That reference was lost on Vanessa. Her phone pinged. “It looks like she just checked in at the Millennium Park fountains.”

“She’s wearing an Empire-waist day gown,” the bonnet maker said. “She should stand out in a crowd.”

Aunt Ella and Paul broke into the tiny circle.

“So nice to see you, Chase,” Aunt Ella said.

Chase beamed and hugged her. “And you. Only not under these circumstances.”

Aunt Ella took the bonnet maker’s hand in hers. “Not to worry, Anne. We’ll have Emily back in no time.”

“Could someone please find her for me? I don’t even know my way around Chicago,” Anne said.

Aunt Ella turned to Vanessa as she rubbed her pearls between her fingers. “We’ll take care of it, Anne. She won’t get into trouble like last year.”

Vanessa e-mailed photos of Emily to Chase’s phone. “Chase, do you have time to help out with this?”

“I’m happy to help. I’ll start off at the fountains. I’ll call as soon as I know something.” He pivoted to leave.

“Wait.” Aunt Ella raised her hand to stop him. “Vanessa, I want you to go with him. It’s only proper when a teenage girl is involved.”

“But—what about Julian?” Vanessa asked.

“Julian is fine. This takes precedence. We just passed by his photo session and there are enough women in line to last at least an hour. Kai is in charge. And I see Sherry has stepped in to help you with him.”

“You know Sherry?” Vanessa asked as she stepped backward, toward the Emporium’s exit.

“I know all of the Chicago members. Sherry often does theatrical readings for us. She’s very talented that way. She’s a gem.”

Vanessa continued walking backward, checking her phone for signs of Emily. “Oh!” She brushed against something and when she turned around, she saw it happened to be a little boy dressed in gold-buckled shoes, knickers, a waistcoat, and shirt. “I’m so sorry!” The boy ran back to his mother at the Jane Austen Books stall. “Is he okay?”

“He’s fine.” His mother picked him up.

Chase tipped his tricorn hat to the boy, who giggled.

“Oh, good!” She couldn’t help but smile at this young Austen inductee, attending the national meeting
in costume
, no less.

“We’d better go,” Vanessa said to Chase as she looked back at the Emporium, a world with one ballroom-slippered foot in the Regency and one here in the twenty-first century.

It wasn’t until they got out of the cab in the searing sunshine of Millennium Park that she remembered she was with a costumed pirate.
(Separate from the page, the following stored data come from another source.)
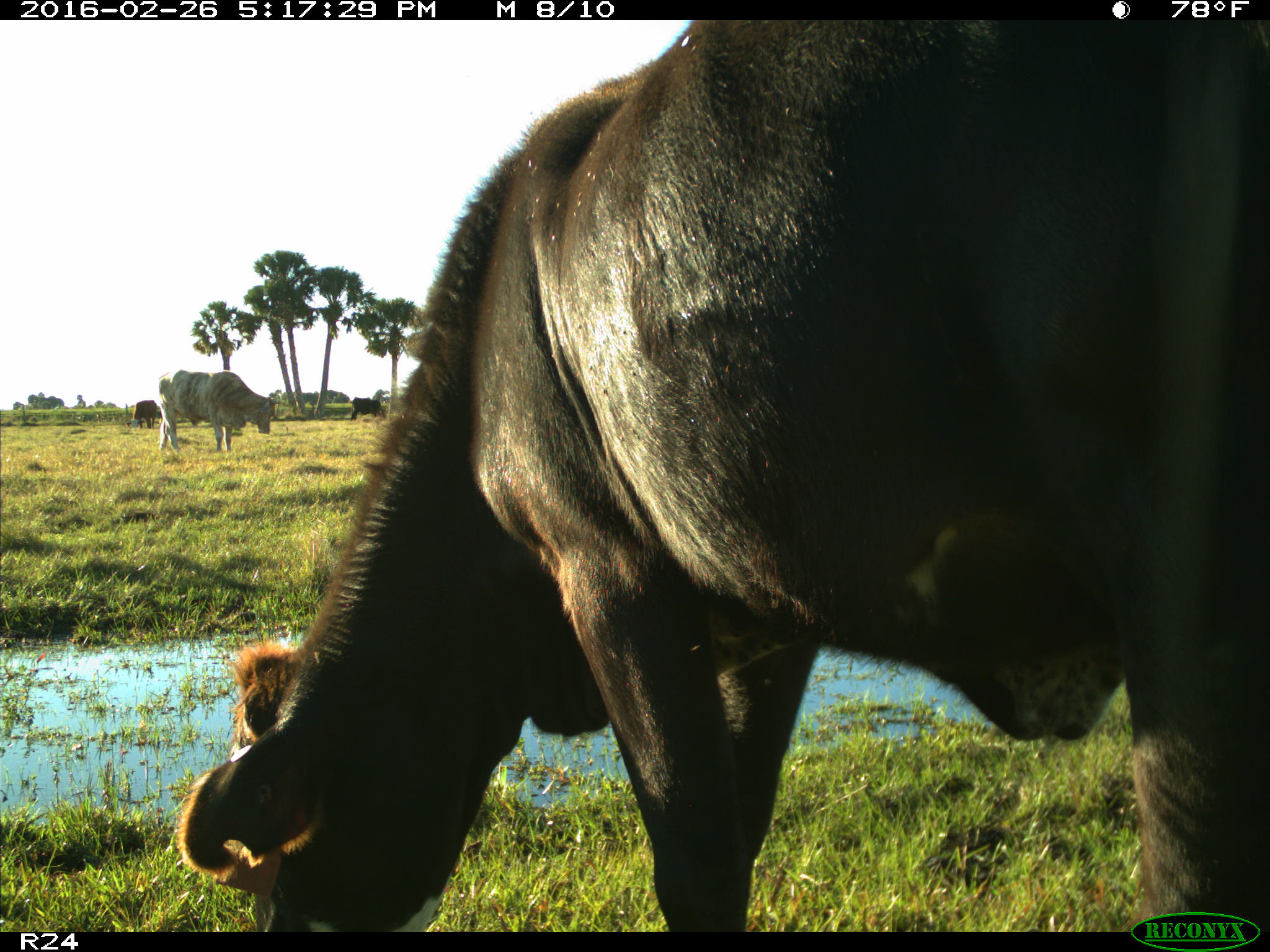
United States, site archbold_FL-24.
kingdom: Animalia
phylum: Chordata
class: Mammalia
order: Artiodactyla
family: Bovidae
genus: Bos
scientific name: Bos taurus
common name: domestic cow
Bos taurus (domestic cow).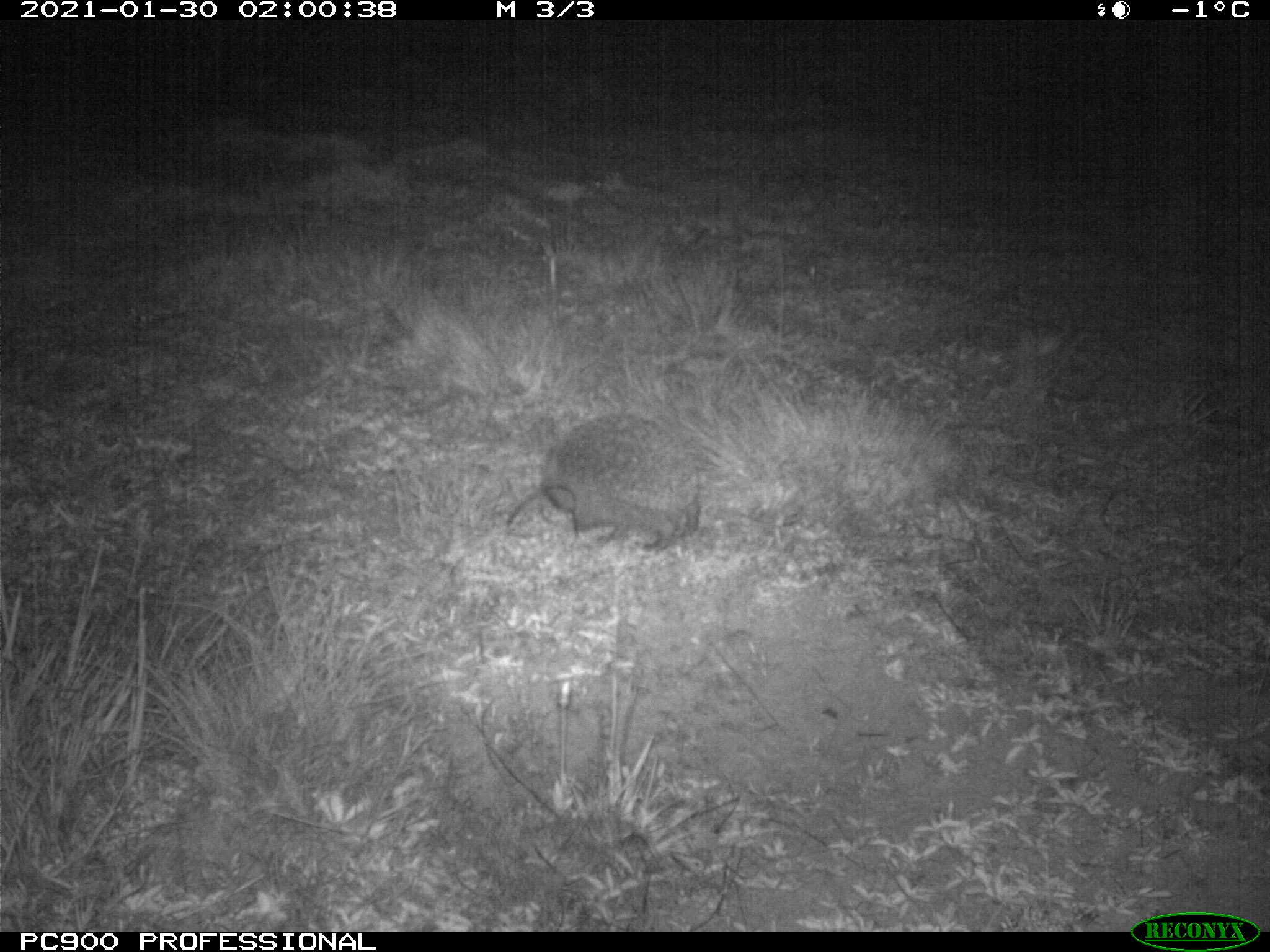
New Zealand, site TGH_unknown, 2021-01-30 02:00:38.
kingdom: Animalia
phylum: Chordata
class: Mammalia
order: Eulipotyphla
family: Erinaceidae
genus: Erinaceus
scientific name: Erinaceus europaeus europaeus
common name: european hedgehog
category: hedgehog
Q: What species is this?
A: Hedgehog (european hedgehog) (Erinaceus europaeus europaeus).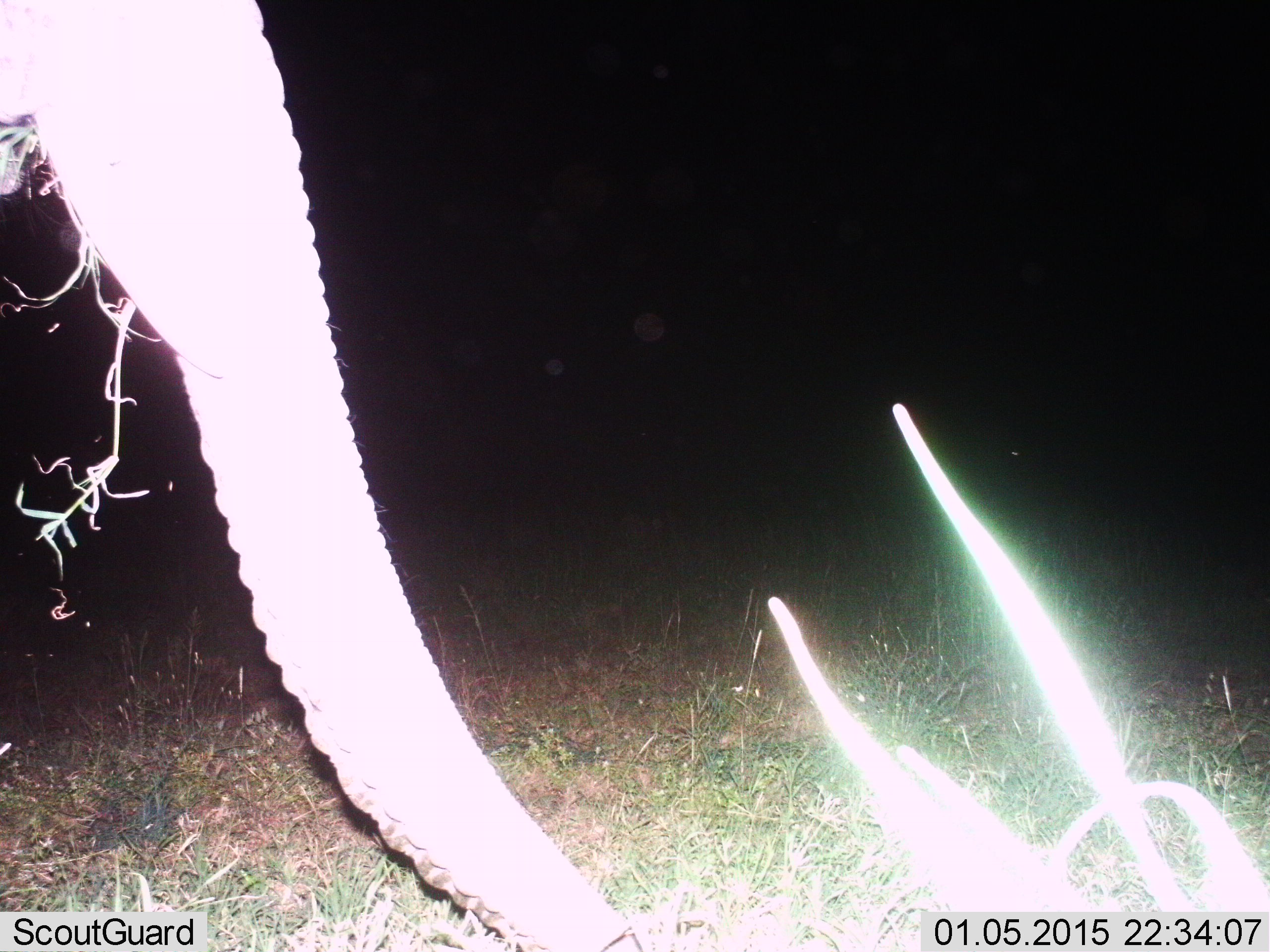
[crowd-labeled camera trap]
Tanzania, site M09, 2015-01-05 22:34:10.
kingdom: Animalia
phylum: Chordata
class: Mammalia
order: Proboscidea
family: Elephantidae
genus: Loxodonta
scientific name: Loxodonta africana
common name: african bush elephant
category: elephant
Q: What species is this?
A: Elephant (african bush elephant) (Loxodonta africana).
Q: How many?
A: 1.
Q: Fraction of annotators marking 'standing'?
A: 70%.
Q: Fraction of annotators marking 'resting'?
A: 0%.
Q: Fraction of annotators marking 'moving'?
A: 0%.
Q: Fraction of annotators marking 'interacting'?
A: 0%.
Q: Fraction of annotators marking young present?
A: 0%.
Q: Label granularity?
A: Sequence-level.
They hustled to the Bean, a mirrorlike chrome sculpture, polished to a high shine, in the shape of a kidney bean, and nearly three stories high. Officially the sculpture was known as
Cloud Gate
.

As they passed it, she caught a glimpse of Chase behind her in the reflection, his honeyed skin as tanned as if he really were a pirate. People stopped to gape at him, but he didn’t flinch.

Vanessa leaned over the thick concrete rail and scanned the crowd on the sidewalks and then the Crown Fountain.
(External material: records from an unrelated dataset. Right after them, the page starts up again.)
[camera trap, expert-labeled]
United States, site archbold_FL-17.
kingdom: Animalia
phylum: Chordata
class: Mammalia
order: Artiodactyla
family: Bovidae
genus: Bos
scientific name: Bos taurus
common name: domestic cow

“I think we need to split up,” Chase said. “You start on the north side of the fountains and I’ll hit the south.”

The modern fountains, great blocks of streaming water with a wading pool between them, had attracted a throng of people who had taken their shoes off and walked barefoot in the water on this warm September day. Then she saw a blue gown with a gray bonnet hanging from the back of it, and a girl lifting her hemline as she stepped into the water.

“That’s got to be her.” Vanessa grabbed Chase’s hand just as he began to step away.
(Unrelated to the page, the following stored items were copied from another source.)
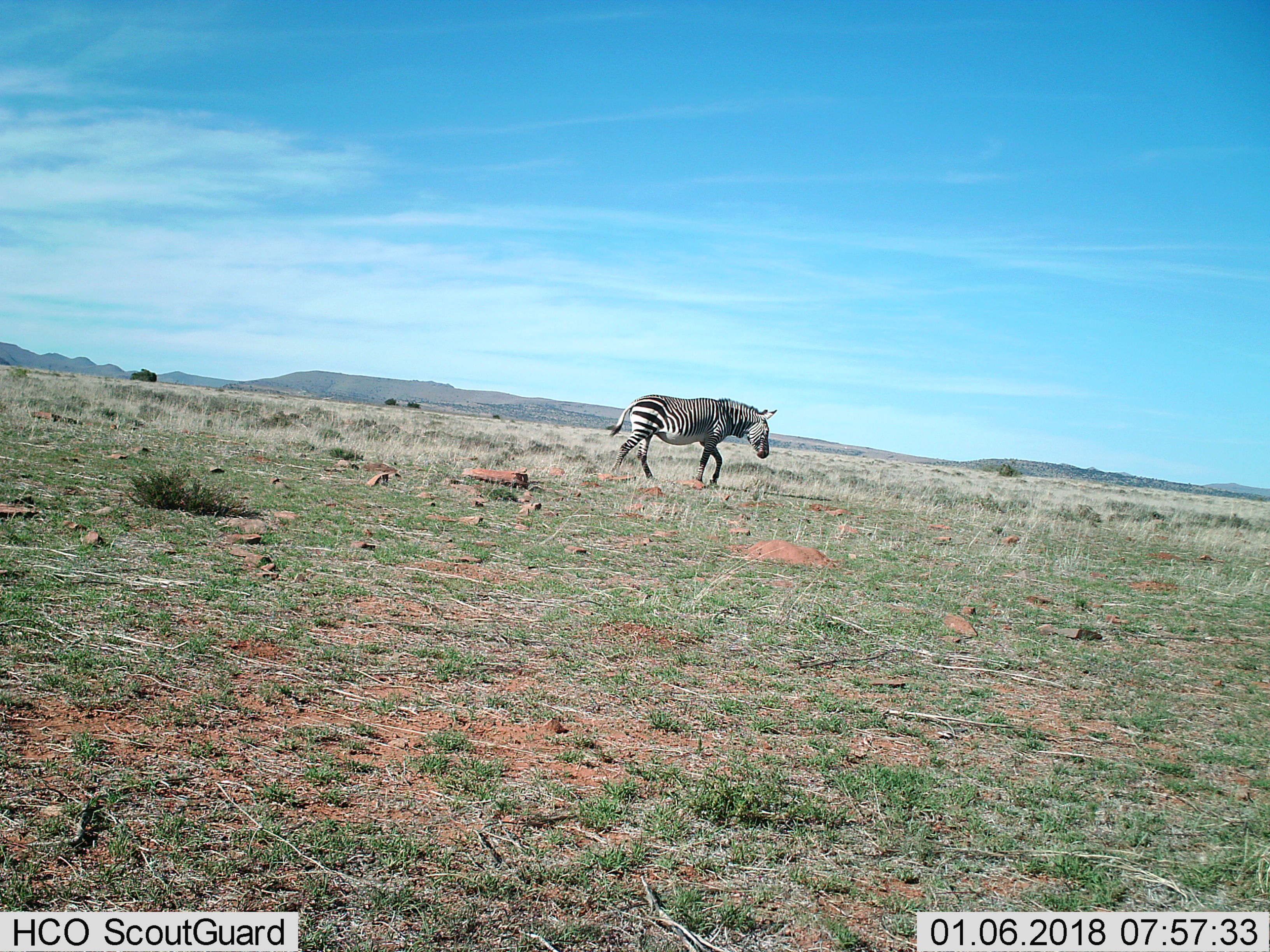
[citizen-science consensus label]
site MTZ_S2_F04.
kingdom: Animalia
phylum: Chordata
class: Mammalia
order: Perissodactyla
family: Equidae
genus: Equus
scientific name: Equus zebra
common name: mountain zebra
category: zebramountain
Zebramountain (mountain zebra) (Equus zebra), count 1. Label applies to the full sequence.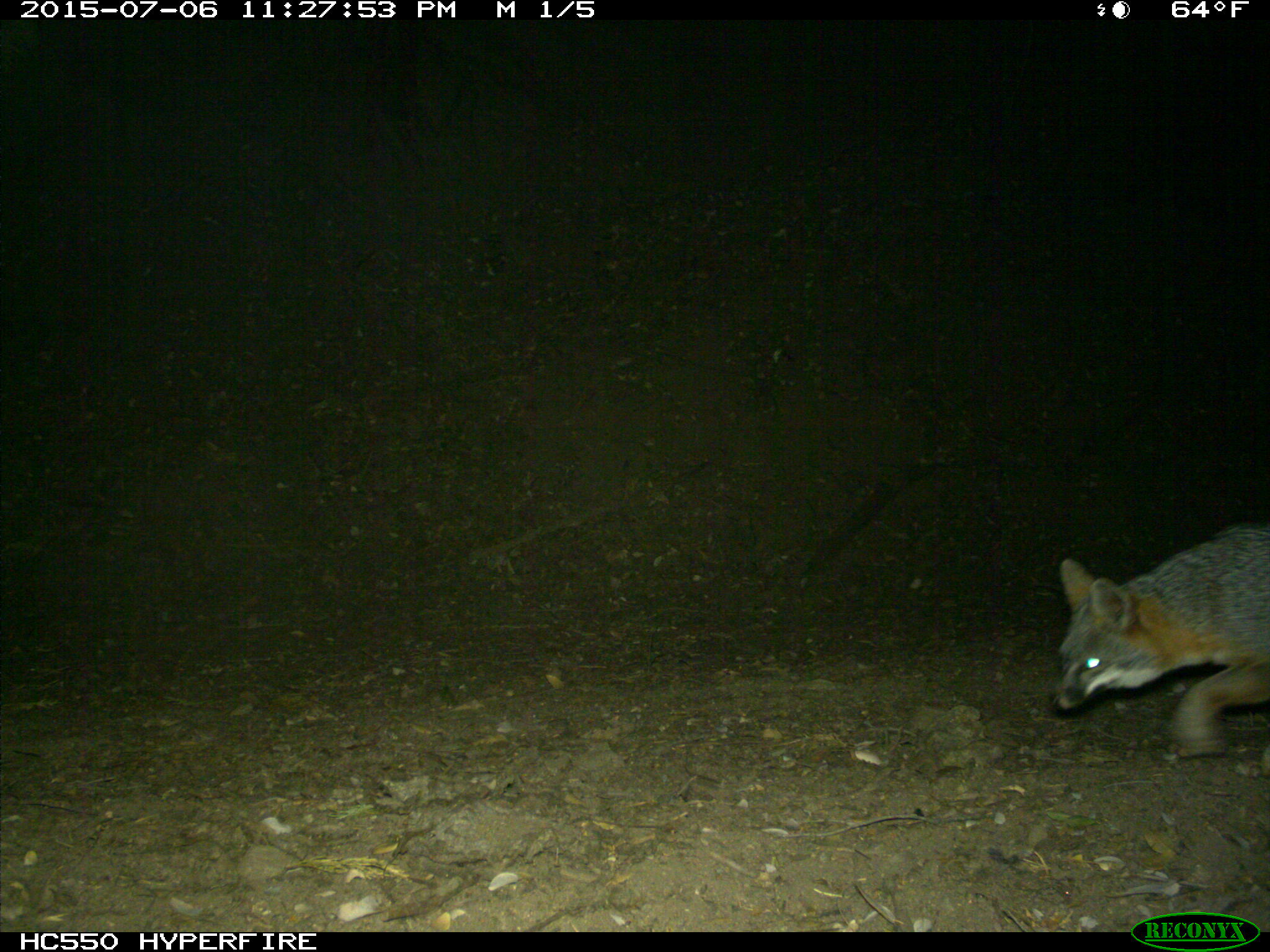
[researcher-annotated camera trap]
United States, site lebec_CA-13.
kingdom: Animalia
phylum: Chordata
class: Mammalia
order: Carnivora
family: Canidae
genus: Urocyon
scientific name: Urocyon cinereoargenteus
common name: gray fox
Urocyon cinereoargenteus (gray fox).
Why did she do that? She let his hand go.

“Come on! I have a plan.” Her plan included making sure this girl was Emily, because it had been a while since she’d seen her. She slid her sunglasses on and hurried to the wading pool.

Once there, she kicked off her shoes and headed right in toward the girl, who was chatting with a guy in a Batman costume, except for his bare feet.

Vanessa yanked her phone out of her bag. “Excuse me, are you two here for Hero Con and the Jane Austen Society conference?”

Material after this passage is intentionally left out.